Software testing phase is one of the most significant phases within the System Development Life Cycle (SDLC) since software bugs can be costly and traumatic. Originally, the implementation of software testing was done manually where the test cases are executed manually without any support from scripts or tools and then multiples of tools were introduced to help the implementation where automated testing taking place throughout the process where test cases are executed using the scripts, tools and software to provide the level of product's quality. Now with the widely known Artificial Intelligence (AI) technologies gaining place in industry, it is transforming the software testing in ways that could not have been dreamt of a decade ago including reducing the need for test maintenance, simplifying test creation, and driving new ways to assess the results. Machine learning is one of the branches in AI that happen to be a new dominated technology in industry.
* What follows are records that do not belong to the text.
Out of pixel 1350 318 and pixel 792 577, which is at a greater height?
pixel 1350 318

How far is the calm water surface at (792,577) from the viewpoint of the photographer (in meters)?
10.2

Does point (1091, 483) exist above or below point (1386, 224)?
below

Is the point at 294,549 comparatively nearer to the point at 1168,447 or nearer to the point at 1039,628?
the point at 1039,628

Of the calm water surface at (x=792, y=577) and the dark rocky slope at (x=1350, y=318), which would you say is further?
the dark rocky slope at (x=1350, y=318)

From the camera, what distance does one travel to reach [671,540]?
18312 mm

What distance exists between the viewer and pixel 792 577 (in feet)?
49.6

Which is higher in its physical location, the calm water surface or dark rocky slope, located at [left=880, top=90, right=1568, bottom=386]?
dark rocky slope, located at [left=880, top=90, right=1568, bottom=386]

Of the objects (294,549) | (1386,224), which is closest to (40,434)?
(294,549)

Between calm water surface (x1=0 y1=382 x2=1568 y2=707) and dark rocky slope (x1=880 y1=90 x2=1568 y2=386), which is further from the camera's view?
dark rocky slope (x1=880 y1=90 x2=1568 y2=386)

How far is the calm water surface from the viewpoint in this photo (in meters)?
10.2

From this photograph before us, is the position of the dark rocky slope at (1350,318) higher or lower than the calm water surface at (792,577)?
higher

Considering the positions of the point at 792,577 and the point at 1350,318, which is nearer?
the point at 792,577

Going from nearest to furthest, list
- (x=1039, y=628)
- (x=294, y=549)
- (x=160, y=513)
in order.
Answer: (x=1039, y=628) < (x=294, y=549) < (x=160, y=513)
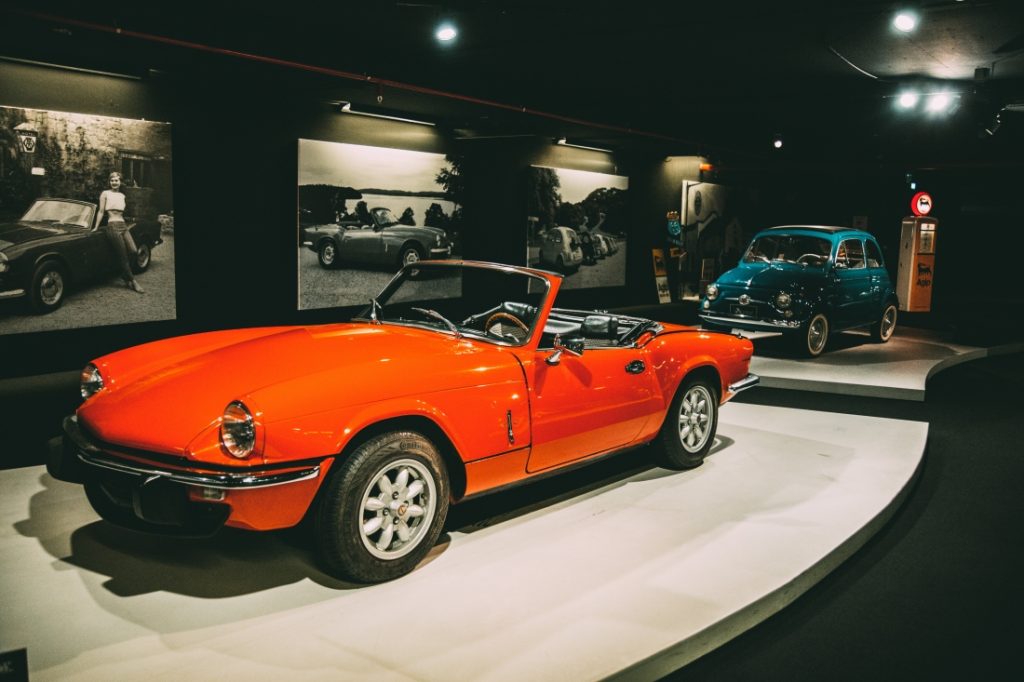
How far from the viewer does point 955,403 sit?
8500 mm

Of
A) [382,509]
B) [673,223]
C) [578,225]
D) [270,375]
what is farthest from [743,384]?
[673,223]

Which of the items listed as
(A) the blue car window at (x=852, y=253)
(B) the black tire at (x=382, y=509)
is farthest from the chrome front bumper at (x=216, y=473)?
(A) the blue car window at (x=852, y=253)

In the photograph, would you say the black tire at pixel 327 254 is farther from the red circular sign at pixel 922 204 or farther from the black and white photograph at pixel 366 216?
the red circular sign at pixel 922 204

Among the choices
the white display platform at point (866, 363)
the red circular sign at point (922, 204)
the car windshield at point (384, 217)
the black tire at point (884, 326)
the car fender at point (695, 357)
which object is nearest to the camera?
the car fender at point (695, 357)

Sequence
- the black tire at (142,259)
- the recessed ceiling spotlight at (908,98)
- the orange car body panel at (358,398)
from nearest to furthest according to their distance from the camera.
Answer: the orange car body panel at (358,398) → the black tire at (142,259) → the recessed ceiling spotlight at (908,98)

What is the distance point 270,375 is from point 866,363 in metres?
8.53

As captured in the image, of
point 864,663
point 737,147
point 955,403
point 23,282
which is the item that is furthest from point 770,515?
point 737,147

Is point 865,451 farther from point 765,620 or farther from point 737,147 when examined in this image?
point 737,147

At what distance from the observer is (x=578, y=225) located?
40.7 feet

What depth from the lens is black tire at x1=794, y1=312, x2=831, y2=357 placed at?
10.5 meters

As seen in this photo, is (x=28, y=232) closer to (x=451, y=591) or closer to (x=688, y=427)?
(x=451, y=591)

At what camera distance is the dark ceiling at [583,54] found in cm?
640

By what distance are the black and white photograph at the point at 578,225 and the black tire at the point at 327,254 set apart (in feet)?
11.8

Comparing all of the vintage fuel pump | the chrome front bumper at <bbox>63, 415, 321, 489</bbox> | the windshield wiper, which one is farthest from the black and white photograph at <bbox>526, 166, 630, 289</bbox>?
the chrome front bumper at <bbox>63, 415, 321, 489</bbox>
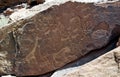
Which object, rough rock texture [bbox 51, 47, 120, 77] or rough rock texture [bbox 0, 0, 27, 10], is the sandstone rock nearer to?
rough rock texture [bbox 0, 0, 27, 10]

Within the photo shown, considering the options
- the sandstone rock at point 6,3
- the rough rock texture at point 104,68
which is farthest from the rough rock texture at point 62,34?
the sandstone rock at point 6,3

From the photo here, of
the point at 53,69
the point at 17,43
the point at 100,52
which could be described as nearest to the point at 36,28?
the point at 17,43

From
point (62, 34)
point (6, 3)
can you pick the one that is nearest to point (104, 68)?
point (62, 34)

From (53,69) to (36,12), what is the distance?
93 cm

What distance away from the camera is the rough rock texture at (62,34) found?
4.23 m

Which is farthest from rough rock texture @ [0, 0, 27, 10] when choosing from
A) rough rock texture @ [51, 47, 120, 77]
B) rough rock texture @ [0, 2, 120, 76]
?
rough rock texture @ [51, 47, 120, 77]

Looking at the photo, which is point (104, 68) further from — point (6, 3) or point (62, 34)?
point (6, 3)

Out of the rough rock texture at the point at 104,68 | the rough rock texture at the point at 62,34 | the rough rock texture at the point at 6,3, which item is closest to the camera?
the rough rock texture at the point at 104,68

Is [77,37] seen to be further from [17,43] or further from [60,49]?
[17,43]

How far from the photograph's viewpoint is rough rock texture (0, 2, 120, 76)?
423cm

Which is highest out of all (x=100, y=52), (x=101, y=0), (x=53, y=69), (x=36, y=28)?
(x=101, y=0)

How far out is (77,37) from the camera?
4281 mm

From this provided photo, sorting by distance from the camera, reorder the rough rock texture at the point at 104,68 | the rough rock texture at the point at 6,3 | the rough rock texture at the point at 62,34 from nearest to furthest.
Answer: the rough rock texture at the point at 104,68 < the rough rock texture at the point at 62,34 < the rough rock texture at the point at 6,3

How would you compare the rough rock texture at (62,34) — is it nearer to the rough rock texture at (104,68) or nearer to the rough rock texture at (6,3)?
the rough rock texture at (104,68)
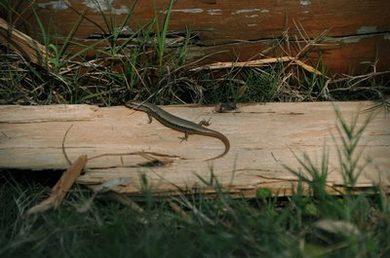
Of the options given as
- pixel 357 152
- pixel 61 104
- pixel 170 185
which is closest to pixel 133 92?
pixel 61 104

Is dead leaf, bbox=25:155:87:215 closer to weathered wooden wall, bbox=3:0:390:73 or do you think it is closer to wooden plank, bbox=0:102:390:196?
wooden plank, bbox=0:102:390:196

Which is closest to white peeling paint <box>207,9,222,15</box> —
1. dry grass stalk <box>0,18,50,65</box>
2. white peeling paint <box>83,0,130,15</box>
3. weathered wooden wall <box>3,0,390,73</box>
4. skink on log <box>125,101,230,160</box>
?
weathered wooden wall <box>3,0,390,73</box>

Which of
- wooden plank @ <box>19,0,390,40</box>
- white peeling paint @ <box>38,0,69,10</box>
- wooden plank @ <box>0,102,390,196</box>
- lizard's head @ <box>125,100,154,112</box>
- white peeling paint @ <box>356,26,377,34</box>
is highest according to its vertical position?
white peeling paint @ <box>38,0,69,10</box>

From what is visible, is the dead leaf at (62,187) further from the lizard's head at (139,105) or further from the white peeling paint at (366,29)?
the white peeling paint at (366,29)

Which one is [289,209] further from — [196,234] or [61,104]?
[61,104]

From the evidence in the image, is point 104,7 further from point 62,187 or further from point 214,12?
point 62,187

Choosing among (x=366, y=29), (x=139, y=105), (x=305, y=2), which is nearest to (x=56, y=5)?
(x=139, y=105)
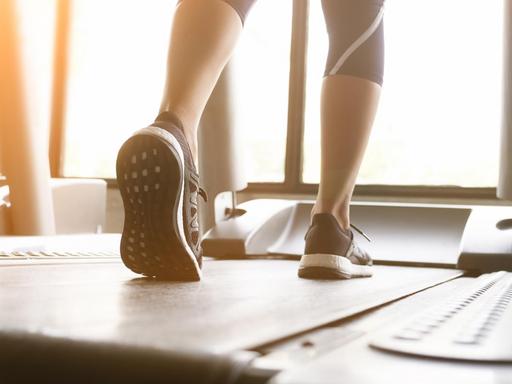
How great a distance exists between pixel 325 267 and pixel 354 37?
1.58ft

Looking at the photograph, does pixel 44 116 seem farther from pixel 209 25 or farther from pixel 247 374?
pixel 247 374

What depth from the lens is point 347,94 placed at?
1.41 m

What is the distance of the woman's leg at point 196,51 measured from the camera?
1183 mm

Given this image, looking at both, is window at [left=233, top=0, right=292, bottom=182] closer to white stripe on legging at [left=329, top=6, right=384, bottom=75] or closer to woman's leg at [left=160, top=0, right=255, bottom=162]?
white stripe on legging at [left=329, top=6, right=384, bottom=75]

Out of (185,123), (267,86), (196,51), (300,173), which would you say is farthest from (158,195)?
(267,86)

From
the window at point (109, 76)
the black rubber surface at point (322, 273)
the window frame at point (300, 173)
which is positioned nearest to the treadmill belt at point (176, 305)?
the black rubber surface at point (322, 273)

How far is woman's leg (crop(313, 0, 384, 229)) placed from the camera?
141 cm

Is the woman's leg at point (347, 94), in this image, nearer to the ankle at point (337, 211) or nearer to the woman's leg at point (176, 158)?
the ankle at point (337, 211)

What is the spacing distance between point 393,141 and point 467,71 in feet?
1.42

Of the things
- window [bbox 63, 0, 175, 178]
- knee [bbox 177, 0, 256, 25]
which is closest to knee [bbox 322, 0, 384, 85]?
knee [bbox 177, 0, 256, 25]

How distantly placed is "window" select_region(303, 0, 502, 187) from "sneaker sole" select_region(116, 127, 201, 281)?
2.01 metres

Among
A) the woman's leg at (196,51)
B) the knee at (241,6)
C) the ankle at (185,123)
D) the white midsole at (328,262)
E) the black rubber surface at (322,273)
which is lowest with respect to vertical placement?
the black rubber surface at (322,273)

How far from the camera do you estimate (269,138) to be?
10.8ft

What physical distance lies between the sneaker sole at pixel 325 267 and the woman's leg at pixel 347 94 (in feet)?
0.31
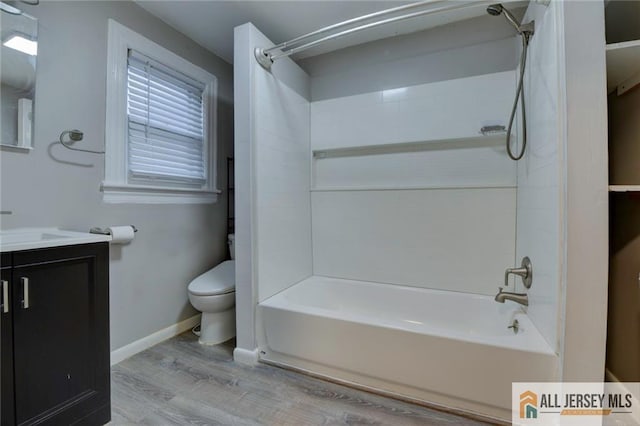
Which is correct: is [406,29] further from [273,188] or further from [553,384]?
[553,384]

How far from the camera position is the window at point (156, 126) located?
1.80m

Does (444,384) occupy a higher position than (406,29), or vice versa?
(406,29)

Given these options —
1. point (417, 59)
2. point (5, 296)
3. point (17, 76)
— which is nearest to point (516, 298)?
point (417, 59)

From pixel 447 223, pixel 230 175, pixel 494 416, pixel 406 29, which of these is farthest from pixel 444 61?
pixel 494 416

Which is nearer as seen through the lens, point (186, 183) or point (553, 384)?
point (553, 384)

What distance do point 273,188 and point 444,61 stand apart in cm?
157

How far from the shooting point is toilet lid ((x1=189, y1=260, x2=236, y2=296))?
200 cm

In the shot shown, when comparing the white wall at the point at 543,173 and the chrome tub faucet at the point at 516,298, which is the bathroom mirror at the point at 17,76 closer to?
the white wall at the point at 543,173

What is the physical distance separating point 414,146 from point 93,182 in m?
2.19

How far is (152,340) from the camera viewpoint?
203cm

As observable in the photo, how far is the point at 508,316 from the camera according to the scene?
174cm

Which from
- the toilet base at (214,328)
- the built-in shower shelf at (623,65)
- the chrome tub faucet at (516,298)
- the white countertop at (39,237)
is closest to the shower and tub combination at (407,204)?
the chrome tub faucet at (516,298)

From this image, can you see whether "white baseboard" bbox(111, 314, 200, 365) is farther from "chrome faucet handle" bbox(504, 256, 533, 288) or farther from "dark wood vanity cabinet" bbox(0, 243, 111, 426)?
"chrome faucet handle" bbox(504, 256, 533, 288)

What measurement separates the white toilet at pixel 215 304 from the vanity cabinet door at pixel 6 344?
1.01 meters
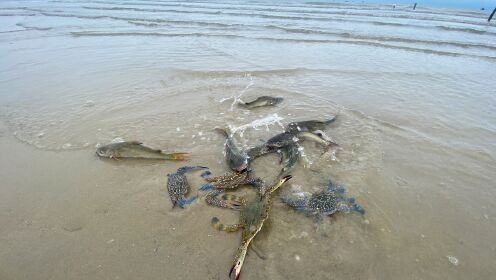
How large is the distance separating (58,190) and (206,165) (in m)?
2.56

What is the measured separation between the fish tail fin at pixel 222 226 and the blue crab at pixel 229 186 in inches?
14.3

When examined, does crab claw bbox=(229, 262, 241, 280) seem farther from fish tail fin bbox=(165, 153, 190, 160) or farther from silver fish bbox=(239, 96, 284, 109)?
silver fish bbox=(239, 96, 284, 109)

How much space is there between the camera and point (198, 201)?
5.08 meters

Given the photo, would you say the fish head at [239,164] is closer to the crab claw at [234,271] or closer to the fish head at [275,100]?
the crab claw at [234,271]

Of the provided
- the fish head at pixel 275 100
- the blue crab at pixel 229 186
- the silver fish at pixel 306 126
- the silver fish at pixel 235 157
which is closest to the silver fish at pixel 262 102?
the fish head at pixel 275 100

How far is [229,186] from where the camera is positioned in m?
5.32

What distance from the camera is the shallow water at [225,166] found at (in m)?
4.12

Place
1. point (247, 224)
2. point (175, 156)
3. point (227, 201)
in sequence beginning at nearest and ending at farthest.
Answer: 1. point (247, 224)
2. point (227, 201)
3. point (175, 156)

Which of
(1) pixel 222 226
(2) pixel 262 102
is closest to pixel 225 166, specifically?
(1) pixel 222 226

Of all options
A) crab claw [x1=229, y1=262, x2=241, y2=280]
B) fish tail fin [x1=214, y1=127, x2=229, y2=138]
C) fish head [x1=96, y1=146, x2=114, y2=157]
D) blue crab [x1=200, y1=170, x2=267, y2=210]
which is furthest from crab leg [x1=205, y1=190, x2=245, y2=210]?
fish head [x1=96, y1=146, x2=114, y2=157]

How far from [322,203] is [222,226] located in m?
1.56

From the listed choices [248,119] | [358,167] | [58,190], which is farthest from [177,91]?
[358,167]

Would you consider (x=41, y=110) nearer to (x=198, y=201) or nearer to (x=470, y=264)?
(x=198, y=201)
The use of machine learning in software testing's process is rarely implemented in the market, machine learning focus on the use of data and algorithms to imitate the way that humans learn, gradually improve its accuracy and it is an important component of the growing field of data science. In machine learning there are multiple algorithms to be use as an approach that can help to improve the way to manage and understand the results produced from the testing. The use of machine learning in this area theoretically able to provide a faster and easier test creation, make the test analysis much simpler and reducing the needs of test maintenance. In this study will be focusing on using clustering which is one of algorithm in machine learning as an approach to increase the mutation score of mutation testing which is one of the software testing methods on fault-based testing.

Item Type:Conference or Workshop Item (Paper)
Uncontrolled Keywords:Data science, Artificial intelligence, Machine learning, Industry.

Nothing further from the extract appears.